:: YOUR GOAL ::
Rewrite all of the data below as a numbered list, one line per item, skipping blank lines. Leave the pictures out of your answer.

:: DATA EXTRACT ::
▶

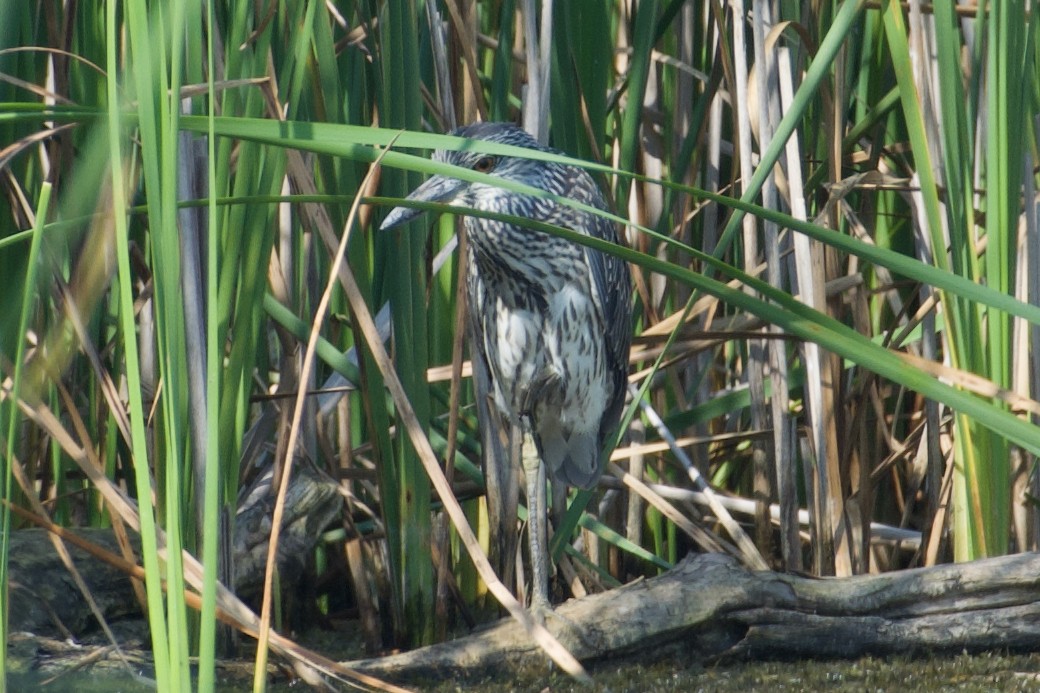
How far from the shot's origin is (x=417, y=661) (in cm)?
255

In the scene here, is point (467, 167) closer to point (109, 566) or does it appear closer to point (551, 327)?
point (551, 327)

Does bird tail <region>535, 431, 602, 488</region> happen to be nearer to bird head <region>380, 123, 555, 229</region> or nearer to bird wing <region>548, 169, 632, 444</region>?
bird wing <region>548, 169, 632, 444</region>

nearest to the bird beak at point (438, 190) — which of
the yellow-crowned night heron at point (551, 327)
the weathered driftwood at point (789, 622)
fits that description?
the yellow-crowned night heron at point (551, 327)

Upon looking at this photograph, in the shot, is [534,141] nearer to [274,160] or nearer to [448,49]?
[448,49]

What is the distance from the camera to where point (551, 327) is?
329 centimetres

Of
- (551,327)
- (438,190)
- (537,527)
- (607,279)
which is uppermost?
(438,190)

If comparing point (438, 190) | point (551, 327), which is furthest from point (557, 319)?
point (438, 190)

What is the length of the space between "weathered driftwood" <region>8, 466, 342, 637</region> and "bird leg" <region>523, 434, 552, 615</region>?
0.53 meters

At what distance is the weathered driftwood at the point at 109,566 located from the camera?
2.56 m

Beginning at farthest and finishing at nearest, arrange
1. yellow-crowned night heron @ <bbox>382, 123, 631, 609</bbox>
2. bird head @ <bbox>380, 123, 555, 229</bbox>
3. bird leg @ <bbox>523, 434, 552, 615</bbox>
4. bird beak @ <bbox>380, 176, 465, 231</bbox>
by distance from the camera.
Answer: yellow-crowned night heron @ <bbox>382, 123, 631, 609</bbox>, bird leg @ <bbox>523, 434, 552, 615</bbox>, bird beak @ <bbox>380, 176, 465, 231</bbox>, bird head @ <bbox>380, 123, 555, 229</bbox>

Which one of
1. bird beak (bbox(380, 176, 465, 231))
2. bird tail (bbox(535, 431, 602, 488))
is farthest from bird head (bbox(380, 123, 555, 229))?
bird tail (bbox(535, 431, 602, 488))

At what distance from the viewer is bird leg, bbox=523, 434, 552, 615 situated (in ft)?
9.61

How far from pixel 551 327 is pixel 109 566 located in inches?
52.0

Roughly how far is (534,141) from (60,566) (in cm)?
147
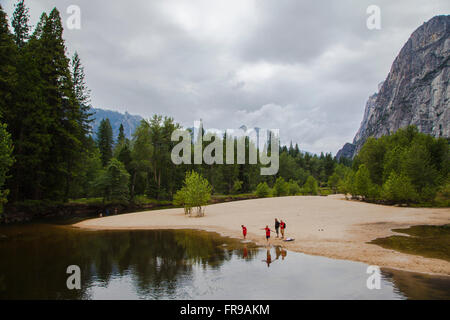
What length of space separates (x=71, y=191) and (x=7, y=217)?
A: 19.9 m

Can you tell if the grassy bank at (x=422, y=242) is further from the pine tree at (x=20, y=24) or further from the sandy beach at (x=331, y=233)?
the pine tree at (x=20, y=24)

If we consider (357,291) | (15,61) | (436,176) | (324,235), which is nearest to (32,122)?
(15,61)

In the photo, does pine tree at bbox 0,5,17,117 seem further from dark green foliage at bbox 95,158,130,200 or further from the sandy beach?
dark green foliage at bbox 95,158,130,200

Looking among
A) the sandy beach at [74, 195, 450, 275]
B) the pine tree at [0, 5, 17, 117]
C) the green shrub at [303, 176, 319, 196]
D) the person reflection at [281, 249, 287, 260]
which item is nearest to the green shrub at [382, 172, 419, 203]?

◀

:: CORRECT OUTPUT ::
1. How far from the shot's origin is (x=417, y=661) (in cm)?
2. 255
3. In the scene here, is point (467, 167) closer to point (109, 566) or does it appear closer to point (551, 327)?
4. point (551, 327)
5. Does bird tail <region>535, 431, 602, 488</region> happen to be nearer to bird head <region>380, 123, 555, 229</region> or nearer to bird wing <region>548, 169, 632, 444</region>?
6. bird wing <region>548, 169, 632, 444</region>
7. nearest to the bird beak at point (438, 190) — which of
8. the yellow-crowned night heron at point (551, 327)
9. the weathered driftwood at point (789, 622)
10. fits that description?
11. the yellow-crowned night heron at point (551, 327)
12. Upon looking at this photograph, in the shot, is [534,141] nearer to [274,160] or nearer to [448,49]?
13. [448,49]
14. What is the distance from the camera to where point (551, 327) is?
15. 329 centimetres
16. Of
17. - (551,327)
18. - (438,190)
19. - (537,527)
20. - (607,279)
21. which is uppermost?
22. (438,190)
23. If comparing point (438, 190) | point (551, 327), which is furthest from point (557, 319)?
24. point (438, 190)
25. What is the length of the space between "weathered driftwood" <region>8, 466, 342, 637</region> and "bird leg" <region>523, 434, 552, 615</region>?
26. 0.53 meters
27. At what distance is the weathered driftwood at the point at 109,566 located from the camera?
28. 2.56 m
29. Beginning at farthest and finishing at nearest, arrange
30. 1. yellow-crowned night heron @ <bbox>382, 123, 631, 609</bbox>
31. 2. bird head @ <bbox>380, 123, 555, 229</bbox>
32. 3. bird leg @ <bbox>523, 434, 552, 615</bbox>
33. 4. bird beak @ <bbox>380, 176, 465, 231</bbox>
34. by distance from the camera.
35. Answer: yellow-crowned night heron @ <bbox>382, 123, 631, 609</bbox>, bird leg @ <bbox>523, 434, 552, 615</bbox>, bird beak @ <bbox>380, 176, 465, 231</bbox>, bird head @ <bbox>380, 123, 555, 229</bbox>
36. Which one of
37. 1. bird beak (bbox(380, 176, 465, 231))
38. 2. bird tail (bbox(535, 431, 602, 488))
39. is farthest from bird head (bbox(380, 123, 555, 229))?
40. bird tail (bbox(535, 431, 602, 488))
41. At what distance from the viewer is bird leg, bbox=523, 434, 552, 615 situated (in ft)?
42. 9.61
43. How far from pixel 551 327 is pixel 109 566 located in inches?
44. 52.0
45. Roughly how far is (534,141) from (60,566) (in cm)?
46. 147
47. What length of space separates (x=71, y=191) and (x=7, y=217)?
48. A: 19.9 m
49. Can you tell if the grassy bank at (x=422, y=242) is further from the pine tree at (x=20, y=24) or further from the sandy beach at (x=331, y=233)?
50. the pine tree at (x=20, y=24)
51. If we consider (357,291) | (15,61) | (436,176) | (324,235), which is nearest to (32,122)?
52. (15,61)
53. In the photo, does pine tree at bbox 0,5,17,117 seem further from dark green foliage at bbox 95,158,130,200 or further from the sandy beach?
54. dark green foliage at bbox 95,158,130,200
55. Looking among
56. A) the sandy beach at [74, 195, 450, 275]
57. B) the pine tree at [0, 5, 17, 117]
58. C) the green shrub at [303, 176, 319, 196]
59. D) the person reflection at [281, 249, 287, 260]
60. which item is nearest to the green shrub at [382, 172, 419, 203]?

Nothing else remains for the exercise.